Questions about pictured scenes
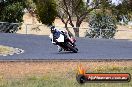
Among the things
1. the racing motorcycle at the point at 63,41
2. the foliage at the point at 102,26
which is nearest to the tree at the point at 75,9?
the foliage at the point at 102,26

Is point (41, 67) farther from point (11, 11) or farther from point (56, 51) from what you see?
point (11, 11)

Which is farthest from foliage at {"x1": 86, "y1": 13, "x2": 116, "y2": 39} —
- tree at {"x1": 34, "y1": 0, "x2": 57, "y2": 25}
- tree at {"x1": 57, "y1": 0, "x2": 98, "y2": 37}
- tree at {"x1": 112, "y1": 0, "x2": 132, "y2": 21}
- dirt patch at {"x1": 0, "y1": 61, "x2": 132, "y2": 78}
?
dirt patch at {"x1": 0, "y1": 61, "x2": 132, "y2": 78}

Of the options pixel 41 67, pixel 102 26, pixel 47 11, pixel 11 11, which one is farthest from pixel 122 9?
pixel 41 67

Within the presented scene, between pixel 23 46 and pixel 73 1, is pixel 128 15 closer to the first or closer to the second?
pixel 73 1

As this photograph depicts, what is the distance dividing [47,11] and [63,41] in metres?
26.2

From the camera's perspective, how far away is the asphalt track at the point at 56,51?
2367 cm

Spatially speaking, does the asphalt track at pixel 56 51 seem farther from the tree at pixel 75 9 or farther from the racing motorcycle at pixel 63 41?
the tree at pixel 75 9

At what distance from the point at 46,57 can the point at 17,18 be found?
82.5 feet

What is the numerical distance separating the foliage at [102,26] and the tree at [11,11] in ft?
25.3

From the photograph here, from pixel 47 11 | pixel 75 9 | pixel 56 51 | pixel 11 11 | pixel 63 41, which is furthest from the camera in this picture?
pixel 47 11

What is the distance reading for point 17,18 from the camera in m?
48.1

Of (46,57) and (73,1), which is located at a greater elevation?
(73,1)

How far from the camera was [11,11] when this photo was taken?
4700cm

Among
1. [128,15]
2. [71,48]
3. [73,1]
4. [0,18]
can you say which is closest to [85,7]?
[73,1]
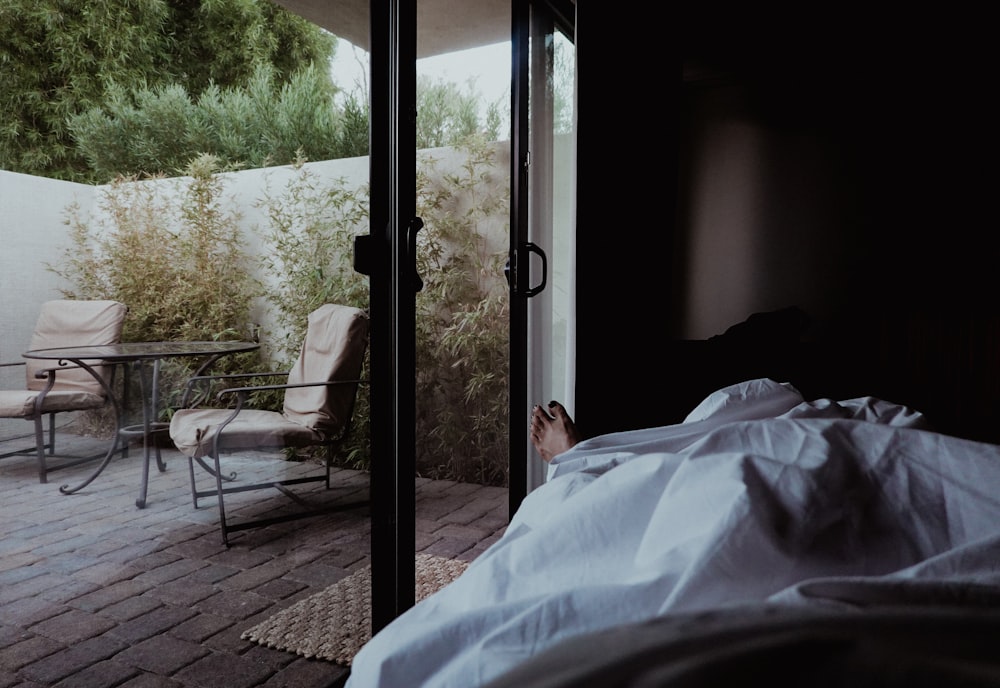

OBJECTIVE
Can you extract every line of the records above word for word, leaving out the pictures?

RESPONSE
Among the things
1. the racing motorcycle at the point at 63,41
2. the foliage at the point at 102,26
which is nearest to the tree at the point at 75,9?
the foliage at the point at 102,26

Is point (41, 67) farther from point (11, 11) or farther from point (56, 51) from what you see?
point (11, 11)

Which is farthest from foliage at {"x1": 86, "y1": 13, "x2": 116, "y2": 39} —
- tree at {"x1": 34, "y1": 0, "x2": 57, "y2": 25}
- tree at {"x1": 57, "y1": 0, "x2": 98, "y2": 37}
- tree at {"x1": 112, "y1": 0, "x2": 132, "y2": 21}
- dirt patch at {"x1": 0, "y1": 61, "x2": 132, "y2": 78}
?
dirt patch at {"x1": 0, "y1": 61, "x2": 132, "y2": 78}

Of the options pixel 41 67, pixel 102 26, pixel 47 11, pixel 11 11, which one is farthest from pixel 122 9?
pixel 41 67

Within the presented scene, between pixel 23 46 and pixel 73 1, is pixel 128 15 closer to the first or closer to the second?
pixel 73 1

As this photograph depicts, what is the distance dividing [47,11] and [63,41] in metres?
26.2

From the camera's perspective, how far away is the asphalt track at the point at 56,51?
2367 cm

Spatially speaking, does the asphalt track at pixel 56 51 seem farther from the tree at pixel 75 9 or farther from the racing motorcycle at pixel 63 41?
the tree at pixel 75 9

At what distance from the point at 46,57 can the point at 17,18 be found?
82.5 feet

What is the numerical distance separating the foliage at [102,26] and the tree at [11,11] in ft?
25.3

From the photograph here, from pixel 47 11 | pixel 75 9 | pixel 56 51 | pixel 11 11 | pixel 63 41, which is furthest from the camera in this picture?
pixel 47 11

What is the distance reading for point 17,18 from the camera in m?
48.1

Of (46,57) and (73,1), which is located at a greater elevation?
(73,1)

How far from the camera was [11,11] when this photo was taken?
4700cm

Among
1. [128,15]
2. [71,48]
3. [73,1]
4. [0,18]
can you say which is closest to [85,7]?
[73,1]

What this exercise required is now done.